Na początku kwietnia 1831 r. trzon wielkiej armii feldmarszałka Iwana Dybicza Zabałkańskiego znajdował się w rejonie ujścia Wieprza do Wisły. Jego wyprawa przeciwko "buntowszczykom" z Królestwa trwała już dwa miesiące. W rosyjskich szeregach odczuwano coraz dotkliwiej brak żywności, wśród żołnierzy szerzyły się choroby. Powodzenie polskiej ofensywy skłoniło Dybicza do porzucenia planów forsowania Wisły i ataku na Warszawę od południa. Nakazał odwrót rozpoczynający wyścig z postępującymi na wschód Polakami o to, kto pierwszy zajmie strategiczne magazyny wojskowe w Siedlcach.

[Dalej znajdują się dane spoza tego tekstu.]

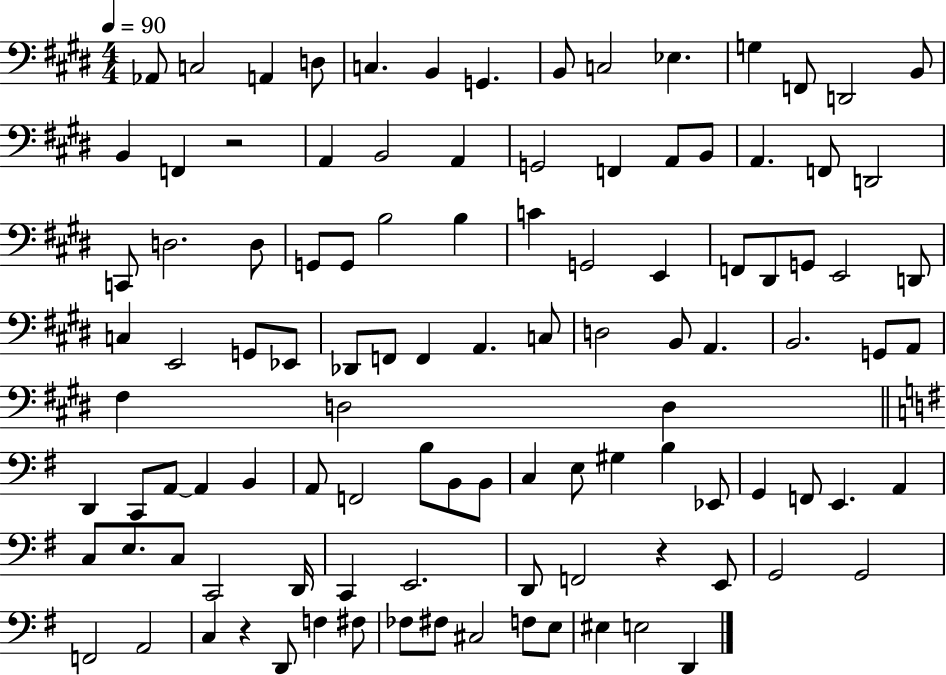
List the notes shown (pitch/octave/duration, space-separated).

Ab2/e C3/h A2/q D3/e C3/q. B2/q G2/q. B2/e C3/h Eb3/q. G3/q F2/e D2/h B2/e B2/q F2/q R/h A2/q B2/h A2/q G2/h F2/q A2/e B2/e A2/q. F2/e D2/h C2/e D3/h. D3/e G2/e G2/e B3/h B3/q C4/q G2/h E2/q F2/e D#2/e G2/e E2/h D2/e C3/q E2/h G2/e Eb2/e Db2/e F2/e F2/q A2/q. C3/e D3/h B2/e A2/q. B2/h. G2/e A2/e F#3/q D3/h D3/q D2/q C2/e A2/e A2/q B2/q A2/e F2/h B3/e B2/e B2/e C3/q E3/e G#3/q B3/q Eb2/e G2/q F2/e E2/q. A2/q C3/e E3/e. C3/e C2/h D2/s C2/q E2/h. D2/e F2/h R/q E2/e G2/h G2/h F2/h A2/h C3/q R/q D2/e F3/q F#3/e FES3/e F#3/e C#3/h F3/e E3/e EIS3/q E3/h D2/q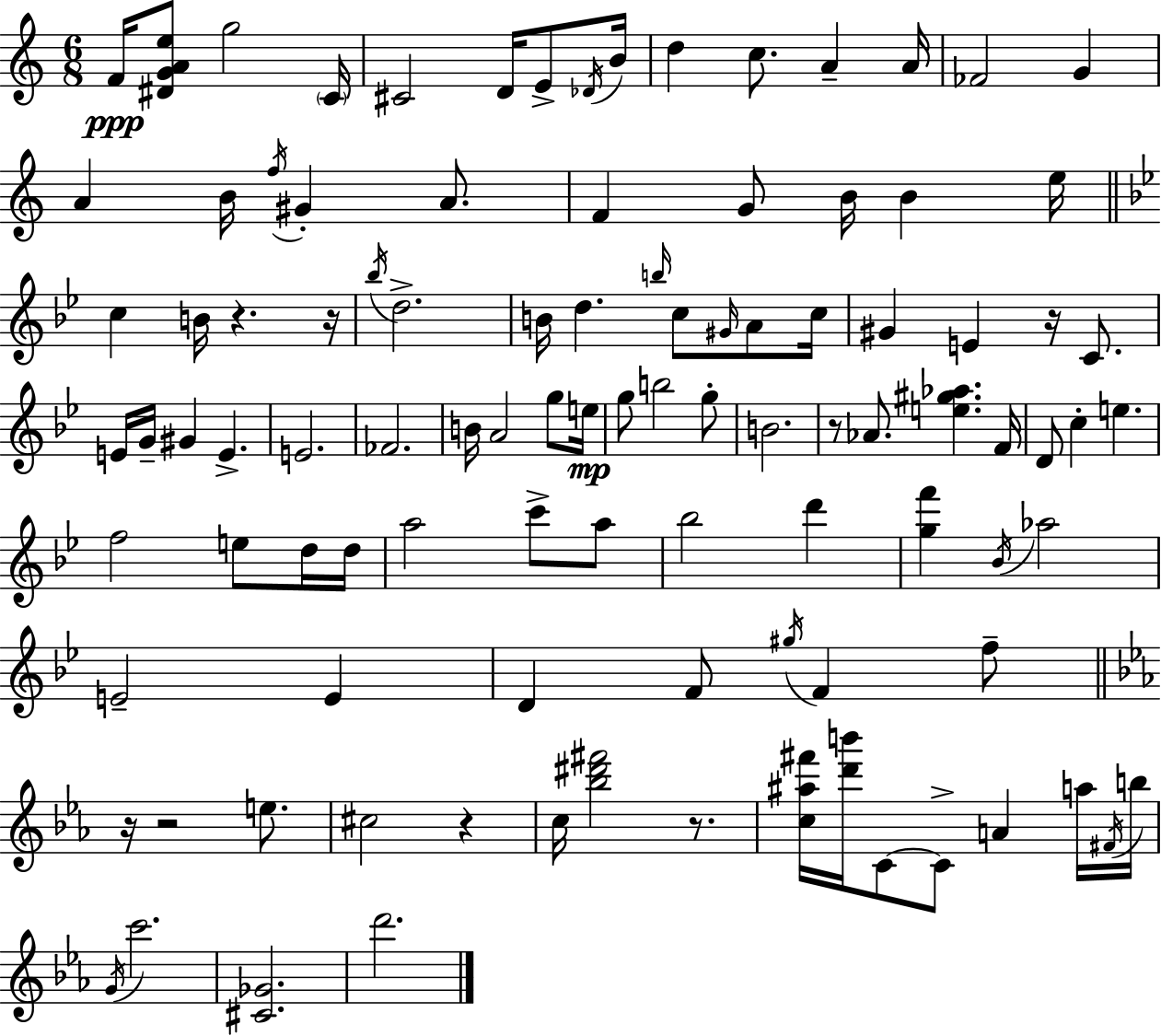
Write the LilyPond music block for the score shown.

{
  \clef treble
  \numericTimeSignature
  \time 6/8
  \key c \major
  f'16\ppp <dis' g' a' e''>8 g''2 \parenthesize c'16 | cis'2 d'16 e'8-> \acciaccatura { des'16 } | b'16 d''4 c''8. a'4-- | a'16 fes'2 g'4 | \break a'4 b'16 \acciaccatura { f''16 } gis'4-. a'8. | f'4 g'8 b'16 b'4 | e''16 \bar "||" \break \key bes \major c''4 b'16 r4. r16 | \acciaccatura { bes''16 } d''2.-> | b'16 d''4. \grace { b''16 } c''8 \grace { gis'16 } | a'8 c''16 gis'4 e'4 r16 | \break c'8. e'16 g'16-- gis'4 e'4.-> | e'2. | fes'2. | b'16 a'2 | \break g''8 e''16\mp g''8 b''2 | g''8-. b'2. | r8 aes'8. <e'' gis'' aes''>4. | f'16 d'8 c''4-. e''4. | \break f''2 e''8 | d''16 d''16 a''2 c'''8-> | a''8 bes''2 d'''4 | <g'' f'''>4 \acciaccatura { bes'16 } aes''2 | \break e'2-- | e'4 d'4 f'8 \acciaccatura { gis''16 } f'4 | f''8-- \bar "||" \break \key ees \major r16 r2 e''8. | cis''2 r4 | c''16 <bes'' dis''' fis'''>2 r8. | <c'' ais'' fis'''>16 <d''' b'''>16 c'8~~ c'8-> a'4 a''16 \acciaccatura { fis'16 } | \break b''16 \acciaccatura { g'16 } c'''2. | <cis' ges'>2. | d'''2. | \bar "|."
}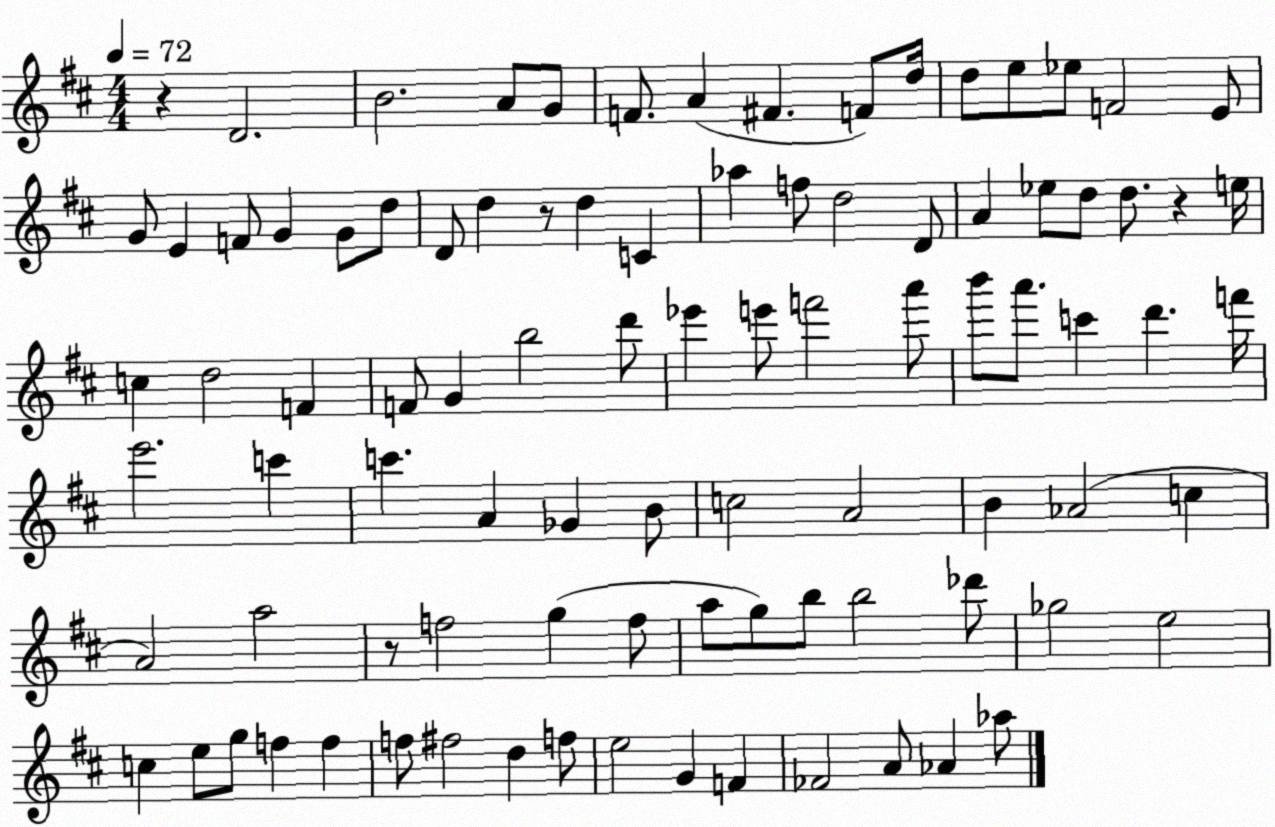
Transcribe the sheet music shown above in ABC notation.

X:1
T:Untitled
M:4/4
L:1/4
K:D
z D2 B2 A/2 G/2 F/2 A ^F F/2 d/4 d/2 e/2 _e/2 F2 E/2 G/2 E F/2 G G/2 d/2 D/2 d z/2 d C _a f/2 d2 D/2 A _e/2 d/2 d/2 z e/4 c d2 F F/2 G b2 d'/2 _e' e'/2 f'2 a'/2 b'/2 a'/2 c' d' f'/4 e'2 c' c' A _G B/2 c2 A2 B _A2 c A2 a2 z/2 f2 g f/2 a/2 g/2 b/2 b2 _d'/2 _g2 e2 c e/2 g/2 f f f/2 ^f2 d f/2 e2 G F _F2 A/2 _A _a/2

Do sprawowania kontroli nad traktem brzeskim Dybicz wydzielił wcześniej Korpus Litewski gen. Grigorija Rosena, który 31 marca pod Wawrem i Dębem Wielkim poniósł dotkliwe porażki. Generał Ignacy Prądzyński, zaliczany do najzdolniejszych spośród polskich sztabowców, przedstawił naczelnemu wodzowi, gen. Janowi Skrzyneckiemu plan ostatecznego rozbicia przeciwnika i zajęcia Siedlec. W trakcie jego realizacji 10 kwietnia 1831 r. doszło do kolejnej bitwy na trakcie, tym razem o most na rzece Muchawce w Iganiach i otwarcie drogi do rosyjskich magazynów.

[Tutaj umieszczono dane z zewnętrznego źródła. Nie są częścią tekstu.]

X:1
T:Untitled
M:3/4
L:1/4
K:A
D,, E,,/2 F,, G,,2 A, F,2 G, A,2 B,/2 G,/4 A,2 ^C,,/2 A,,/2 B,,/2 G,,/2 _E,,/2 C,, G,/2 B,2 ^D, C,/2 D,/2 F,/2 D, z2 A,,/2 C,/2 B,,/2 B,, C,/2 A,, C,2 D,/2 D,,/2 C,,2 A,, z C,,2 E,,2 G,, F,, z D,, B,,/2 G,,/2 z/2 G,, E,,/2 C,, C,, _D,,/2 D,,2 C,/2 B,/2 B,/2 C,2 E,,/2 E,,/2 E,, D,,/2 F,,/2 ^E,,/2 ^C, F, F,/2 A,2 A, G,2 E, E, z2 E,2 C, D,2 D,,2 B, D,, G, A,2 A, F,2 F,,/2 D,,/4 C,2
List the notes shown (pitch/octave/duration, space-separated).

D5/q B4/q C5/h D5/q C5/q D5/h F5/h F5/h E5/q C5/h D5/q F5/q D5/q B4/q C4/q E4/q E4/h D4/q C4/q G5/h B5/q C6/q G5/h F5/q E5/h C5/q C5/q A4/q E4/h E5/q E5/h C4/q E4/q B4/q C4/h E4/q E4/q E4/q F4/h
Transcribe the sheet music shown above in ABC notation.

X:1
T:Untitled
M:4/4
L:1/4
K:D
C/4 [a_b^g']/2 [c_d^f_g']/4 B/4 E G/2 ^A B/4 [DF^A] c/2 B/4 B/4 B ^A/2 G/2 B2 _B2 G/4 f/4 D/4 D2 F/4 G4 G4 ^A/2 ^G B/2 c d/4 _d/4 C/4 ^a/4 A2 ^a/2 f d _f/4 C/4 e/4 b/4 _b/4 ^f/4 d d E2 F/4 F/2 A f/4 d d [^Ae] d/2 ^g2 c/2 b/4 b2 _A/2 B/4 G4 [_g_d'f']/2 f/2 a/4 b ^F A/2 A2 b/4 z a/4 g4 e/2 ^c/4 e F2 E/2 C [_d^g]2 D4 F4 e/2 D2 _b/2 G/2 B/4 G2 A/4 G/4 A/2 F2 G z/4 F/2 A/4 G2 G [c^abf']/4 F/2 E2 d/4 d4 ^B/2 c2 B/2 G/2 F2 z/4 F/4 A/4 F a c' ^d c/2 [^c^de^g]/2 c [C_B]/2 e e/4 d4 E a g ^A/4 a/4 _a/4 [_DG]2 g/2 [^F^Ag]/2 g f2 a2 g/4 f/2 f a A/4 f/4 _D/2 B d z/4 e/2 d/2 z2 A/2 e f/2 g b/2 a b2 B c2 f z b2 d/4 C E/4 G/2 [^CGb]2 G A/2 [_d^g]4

Prądzyński dysponował w tym starciu niespełna 7 tys. żołnierzy i 14 działami. Rosen miał ponad 10 tys. ludzi wspieranych ogniem 36 armat. Bitwa rozpoczęła się o godz. 15.00 polskim atakiem na Iganie od strony Żelkowa. Po dwóch godzinach walki, gdy zdawało się, że Rosjanie są bliżsi zwycięstwa, gen. Prądzyński rzucił w bój ostatni odwód. Polskie kontrnatarcie zatrzymało atak doborowych jegrów. Naszym udało się zdobyć groblę i most na Muchawce. Żołnierze Rosena walczący na wschodnim brzegu rzeki poszli w rozsypkę, zginęli lub dostali się do niewoli. Rosjanie stracili blisko 5 tys. zabitych i rannych, przy polskich stratach wynoszących zaledwie 400 żołnierzy. Wystarczył jeszcze niewielki wysiłek, by rozbite siły Rosena wyprzeć z Siedlec, zająć magazyny i zmusić feldmarszałka Dybicza do wycofania rosyjskiej armii z terenu Królestwa Polskiego.

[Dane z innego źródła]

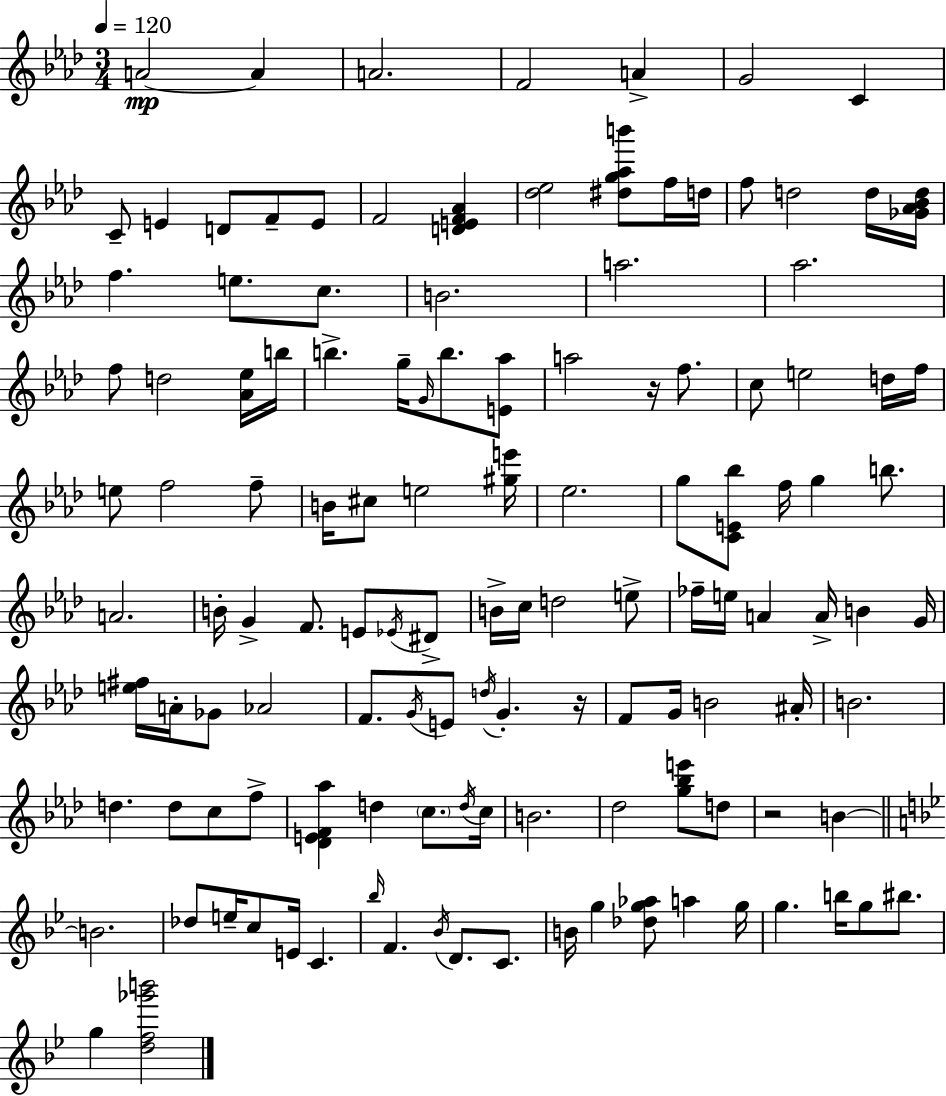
{
  \clef treble
  \numericTimeSignature
  \time 3/4
  \key f \minor
  \tempo 4 = 120
  a'2~~\mp a'4 | a'2. | f'2 a'4-> | g'2 c'4 | \break c'8-- e'4 d'8 f'8-- e'8 | f'2 <d' e' f' aes'>4 | <des'' ees''>2 <dis'' g'' aes'' b'''>8 f''16 d''16 | f''8 d''2 d''16 <ges' aes' bes' d''>16 | \break f''4. e''8. c''8. | b'2. | a''2. | aes''2. | \break f''8 d''2 <aes' ees''>16 b''16 | b''4.-> g''16-- \grace { g'16 } b''8. <e' aes''>8 | a''2 r16 f''8. | c''8 e''2 d''16 | \break f''16 e''8 f''2 f''8-- | b'16 cis''8 e''2 | <gis'' e'''>16 ees''2. | g''8 <c' e' bes''>8 f''16 g''4 b''8. | \break a'2. | b'16-. g'4-> f'8. e'8 \acciaccatura { ees'16 } | dis'8-> b'16-> c''16 d''2 | e''8-> fes''16-- e''16 a'4 a'16-> b'4 | \break g'16 <e'' fis''>16 a'16-. ges'8 aes'2 | f'8. \acciaccatura { g'16 } e'8 \acciaccatura { d''16 } g'4.-. | r16 f'8 g'16 b'2 | ais'16-. b'2. | \break d''4. d''8 | c''8 f''8-> <des' e' f' aes''>4 d''4 | \parenthesize c''8. \acciaccatura { d''16 } c''16 b'2. | des''2 | \break <g'' bes'' e'''>8 d''8 r2 | b'4~~ \bar "||" \break \key bes \major b'2. | des''8 e''16-- c''8 e'16 c'4. | \grace { bes''16 } f'4. \acciaccatura { bes'16 } d'8. c'8. | b'16 g''4 <des'' g'' aes''>8 a''4 | \break g''16 g''4. b''16 g''8 bis''8. | g''4 <d'' f'' ges''' b'''>2 | \bar "|."
}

Prądzyński i jego podkomendni chcieli jeszcze owego wieczora kontynuować natarcie. Naczelny wódz, który nie kwapiąc się do boju, spóźniony przybył pod Iganie, rozkazał przerwać pościg. Dwa dni później do Siedlec dotarły główne oddziały rosyjskie. Fatalna decyzja Skrzyneckiego, który okazał się pasywnym, marnym dowódcą nie pozwoliła, by wspaniałe zwycięstwo przerodziło się w strategiczny sukces. Wycofanie się Dybicza mogłoby skłonić Moskwę do negocjacji w sprawie przyszłości Polski. Była wówczas dziejowa szansa na ograniczenie rosyjskiego prymatu nad Królestwem. Kto wie, jak potoczyłyby się jego losy po 1831 r., może podobnie jak Wielkiego Księstwa Finlandii włączonego do imperium Romanowów w 1809 r., ale cieszącego się znaczną autonomią?
Pamiątki po bitwie znajdziemy dziś w Nowych Iganiach. Przy drodze nr 2, pomiędzy zabudowaniami wsi a stacją paliw stoi pomnik zwieńczony orłem z rytymi napisami informującymi o polskich bohaterskich pułkach i ich dowódcach. Pomiędzy zabudowaniami Igań znajduje się jeszcze krzyż postawiony w miejscu śmierci kapitana Hipolita Stokowskiego, jednej z ostatnich polskich ofiar boju (oficera odpoczywającego po walce trafiła w głowę rosyjska kula armatnia).